Recast the listing as a Markdown table with the columns Row and Line, starting at its first line and ending at the line that contains "1852 millimetres". Give each non-blank line its own numbered row.
## START DATA FOR THE TASK
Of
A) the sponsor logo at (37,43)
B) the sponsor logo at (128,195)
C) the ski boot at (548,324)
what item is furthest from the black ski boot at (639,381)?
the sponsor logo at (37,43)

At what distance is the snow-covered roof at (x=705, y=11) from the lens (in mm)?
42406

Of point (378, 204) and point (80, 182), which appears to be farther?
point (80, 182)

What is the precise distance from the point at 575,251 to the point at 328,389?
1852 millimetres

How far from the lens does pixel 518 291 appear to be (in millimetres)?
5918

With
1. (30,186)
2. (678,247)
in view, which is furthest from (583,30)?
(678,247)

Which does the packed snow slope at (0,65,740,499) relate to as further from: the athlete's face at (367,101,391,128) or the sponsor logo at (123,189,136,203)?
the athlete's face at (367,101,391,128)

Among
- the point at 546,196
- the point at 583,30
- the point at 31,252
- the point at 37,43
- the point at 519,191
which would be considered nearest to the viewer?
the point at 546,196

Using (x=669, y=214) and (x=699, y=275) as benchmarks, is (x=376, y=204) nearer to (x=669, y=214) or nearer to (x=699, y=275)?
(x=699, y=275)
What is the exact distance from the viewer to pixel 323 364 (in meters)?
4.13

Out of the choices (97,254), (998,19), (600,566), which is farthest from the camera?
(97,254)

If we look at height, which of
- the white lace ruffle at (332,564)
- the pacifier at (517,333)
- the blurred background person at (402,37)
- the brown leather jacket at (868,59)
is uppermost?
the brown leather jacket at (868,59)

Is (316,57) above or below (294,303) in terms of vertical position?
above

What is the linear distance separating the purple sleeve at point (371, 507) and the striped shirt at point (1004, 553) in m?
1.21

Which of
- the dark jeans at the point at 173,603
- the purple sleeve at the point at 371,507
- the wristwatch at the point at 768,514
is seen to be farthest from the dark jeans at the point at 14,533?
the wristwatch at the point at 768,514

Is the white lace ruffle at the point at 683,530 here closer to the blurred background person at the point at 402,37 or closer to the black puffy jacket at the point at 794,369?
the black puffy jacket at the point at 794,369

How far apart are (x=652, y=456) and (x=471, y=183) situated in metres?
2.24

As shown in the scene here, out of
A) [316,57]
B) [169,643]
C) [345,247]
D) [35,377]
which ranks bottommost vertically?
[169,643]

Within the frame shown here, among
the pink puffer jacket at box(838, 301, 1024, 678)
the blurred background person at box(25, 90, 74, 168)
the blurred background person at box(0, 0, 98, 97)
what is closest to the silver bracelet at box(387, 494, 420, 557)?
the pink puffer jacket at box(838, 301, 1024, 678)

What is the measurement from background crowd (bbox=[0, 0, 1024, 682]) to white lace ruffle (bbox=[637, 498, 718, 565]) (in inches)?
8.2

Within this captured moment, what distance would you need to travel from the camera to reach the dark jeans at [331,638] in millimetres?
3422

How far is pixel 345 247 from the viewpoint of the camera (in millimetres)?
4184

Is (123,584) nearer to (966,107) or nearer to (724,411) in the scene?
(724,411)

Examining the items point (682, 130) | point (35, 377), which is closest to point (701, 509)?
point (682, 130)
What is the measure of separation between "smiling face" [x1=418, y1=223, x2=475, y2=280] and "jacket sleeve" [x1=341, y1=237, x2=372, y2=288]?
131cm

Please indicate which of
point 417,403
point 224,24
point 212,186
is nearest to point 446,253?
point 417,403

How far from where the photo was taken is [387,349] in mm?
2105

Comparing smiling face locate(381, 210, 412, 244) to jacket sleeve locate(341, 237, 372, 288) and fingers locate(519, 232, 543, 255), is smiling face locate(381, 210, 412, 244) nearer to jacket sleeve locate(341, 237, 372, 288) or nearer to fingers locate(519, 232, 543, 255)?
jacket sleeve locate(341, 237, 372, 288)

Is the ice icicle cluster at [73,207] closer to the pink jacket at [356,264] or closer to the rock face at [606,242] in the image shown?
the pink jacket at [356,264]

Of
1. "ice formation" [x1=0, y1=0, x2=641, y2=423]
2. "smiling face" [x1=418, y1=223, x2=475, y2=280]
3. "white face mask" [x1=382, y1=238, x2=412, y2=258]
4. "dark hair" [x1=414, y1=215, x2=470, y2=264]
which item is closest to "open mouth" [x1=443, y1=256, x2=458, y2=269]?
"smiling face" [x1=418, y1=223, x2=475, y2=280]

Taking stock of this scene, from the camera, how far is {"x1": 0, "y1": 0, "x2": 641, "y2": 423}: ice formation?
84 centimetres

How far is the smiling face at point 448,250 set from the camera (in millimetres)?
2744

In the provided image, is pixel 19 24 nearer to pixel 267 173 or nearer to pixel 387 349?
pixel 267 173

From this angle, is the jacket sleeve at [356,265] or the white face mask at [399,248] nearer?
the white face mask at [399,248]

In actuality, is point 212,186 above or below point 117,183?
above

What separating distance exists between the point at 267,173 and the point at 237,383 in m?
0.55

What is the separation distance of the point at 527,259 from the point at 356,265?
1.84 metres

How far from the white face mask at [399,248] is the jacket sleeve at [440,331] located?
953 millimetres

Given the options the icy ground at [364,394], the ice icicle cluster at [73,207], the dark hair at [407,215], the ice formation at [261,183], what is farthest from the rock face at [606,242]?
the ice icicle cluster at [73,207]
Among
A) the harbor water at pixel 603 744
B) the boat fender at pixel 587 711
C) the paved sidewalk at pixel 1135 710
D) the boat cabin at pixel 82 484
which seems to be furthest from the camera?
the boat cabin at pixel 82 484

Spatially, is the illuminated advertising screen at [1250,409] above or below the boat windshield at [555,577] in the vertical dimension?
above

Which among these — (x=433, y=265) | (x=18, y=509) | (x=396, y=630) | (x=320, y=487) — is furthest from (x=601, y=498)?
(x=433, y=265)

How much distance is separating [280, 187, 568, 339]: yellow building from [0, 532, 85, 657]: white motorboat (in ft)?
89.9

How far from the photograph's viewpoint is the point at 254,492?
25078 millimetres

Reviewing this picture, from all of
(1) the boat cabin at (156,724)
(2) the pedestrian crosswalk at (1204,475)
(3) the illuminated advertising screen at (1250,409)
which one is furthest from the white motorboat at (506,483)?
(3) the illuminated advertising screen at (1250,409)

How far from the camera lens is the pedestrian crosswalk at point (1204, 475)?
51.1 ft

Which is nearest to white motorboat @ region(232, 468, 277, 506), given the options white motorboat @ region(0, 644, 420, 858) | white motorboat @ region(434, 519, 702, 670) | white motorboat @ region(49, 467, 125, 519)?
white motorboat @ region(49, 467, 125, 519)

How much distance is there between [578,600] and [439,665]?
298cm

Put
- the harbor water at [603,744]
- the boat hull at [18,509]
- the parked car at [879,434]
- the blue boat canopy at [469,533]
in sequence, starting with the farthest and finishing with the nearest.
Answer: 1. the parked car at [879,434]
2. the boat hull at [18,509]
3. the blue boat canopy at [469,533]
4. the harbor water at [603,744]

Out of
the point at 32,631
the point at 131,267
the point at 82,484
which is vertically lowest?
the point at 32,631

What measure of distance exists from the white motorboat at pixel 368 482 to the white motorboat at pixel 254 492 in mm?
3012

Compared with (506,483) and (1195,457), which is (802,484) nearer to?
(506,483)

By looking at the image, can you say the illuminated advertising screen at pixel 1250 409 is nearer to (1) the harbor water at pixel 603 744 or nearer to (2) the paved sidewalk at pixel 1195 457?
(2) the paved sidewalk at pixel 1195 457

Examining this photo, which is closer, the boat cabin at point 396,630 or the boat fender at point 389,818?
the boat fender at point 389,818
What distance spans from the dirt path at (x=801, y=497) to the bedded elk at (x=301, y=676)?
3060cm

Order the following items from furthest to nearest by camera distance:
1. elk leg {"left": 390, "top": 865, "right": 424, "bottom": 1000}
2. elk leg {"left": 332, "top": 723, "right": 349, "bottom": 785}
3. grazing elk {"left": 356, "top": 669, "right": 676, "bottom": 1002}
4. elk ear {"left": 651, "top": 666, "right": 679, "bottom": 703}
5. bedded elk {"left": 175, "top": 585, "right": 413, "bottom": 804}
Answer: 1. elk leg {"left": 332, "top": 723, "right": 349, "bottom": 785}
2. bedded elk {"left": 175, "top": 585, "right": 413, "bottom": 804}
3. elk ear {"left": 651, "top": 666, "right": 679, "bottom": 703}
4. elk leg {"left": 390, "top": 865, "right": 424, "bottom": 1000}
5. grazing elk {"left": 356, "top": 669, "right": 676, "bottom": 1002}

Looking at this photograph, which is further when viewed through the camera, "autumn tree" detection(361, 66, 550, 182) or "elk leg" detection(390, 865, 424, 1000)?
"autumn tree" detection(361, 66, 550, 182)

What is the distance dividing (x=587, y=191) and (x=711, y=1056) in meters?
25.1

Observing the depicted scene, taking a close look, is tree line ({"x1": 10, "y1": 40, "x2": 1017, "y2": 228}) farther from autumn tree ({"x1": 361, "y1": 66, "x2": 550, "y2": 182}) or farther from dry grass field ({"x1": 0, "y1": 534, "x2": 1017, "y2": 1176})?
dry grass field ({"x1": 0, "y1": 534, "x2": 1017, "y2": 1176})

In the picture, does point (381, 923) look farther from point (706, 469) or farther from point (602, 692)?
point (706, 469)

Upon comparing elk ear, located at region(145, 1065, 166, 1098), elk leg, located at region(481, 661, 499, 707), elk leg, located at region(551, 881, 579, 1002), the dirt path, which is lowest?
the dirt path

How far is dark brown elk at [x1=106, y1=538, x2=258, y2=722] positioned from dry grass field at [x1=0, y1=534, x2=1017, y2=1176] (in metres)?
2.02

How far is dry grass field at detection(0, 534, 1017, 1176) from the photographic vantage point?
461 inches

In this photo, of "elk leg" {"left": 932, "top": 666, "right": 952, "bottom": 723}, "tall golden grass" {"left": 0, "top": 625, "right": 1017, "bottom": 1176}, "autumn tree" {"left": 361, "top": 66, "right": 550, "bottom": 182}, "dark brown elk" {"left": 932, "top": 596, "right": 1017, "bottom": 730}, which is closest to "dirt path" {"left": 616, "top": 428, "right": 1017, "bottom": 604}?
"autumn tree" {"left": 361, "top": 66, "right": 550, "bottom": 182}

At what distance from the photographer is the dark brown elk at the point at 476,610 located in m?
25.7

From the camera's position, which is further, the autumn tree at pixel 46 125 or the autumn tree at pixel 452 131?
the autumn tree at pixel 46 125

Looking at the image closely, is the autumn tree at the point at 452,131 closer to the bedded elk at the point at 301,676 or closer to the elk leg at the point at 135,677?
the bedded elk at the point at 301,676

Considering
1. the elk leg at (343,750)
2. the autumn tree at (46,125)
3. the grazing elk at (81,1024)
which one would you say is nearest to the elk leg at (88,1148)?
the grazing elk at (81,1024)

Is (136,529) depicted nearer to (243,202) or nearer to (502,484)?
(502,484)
## END DATA FOR THE TASK
## ANSWER TO THIS TASK
| Row | Line |
|---|---|
| 1 | Of |
| 2 | A) the sponsor logo at (37,43) |
| 3 | B) the sponsor logo at (128,195) |
| 4 | C) the ski boot at (548,324) |
| 5 | what item is furthest from the black ski boot at (639,381)? |
| 6 | the sponsor logo at (37,43) |
| 7 | At what distance is the snow-covered roof at (x=705, y=11) from the lens (in mm)? |
| 8 | 42406 |
| 9 | Of point (378, 204) and point (80, 182), which appears to be farther? |
| 10 | point (80, 182) |
| 11 | What is the precise distance from the point at 575,251 to the point at 328,389? |
| 12 | 1852 millimetres |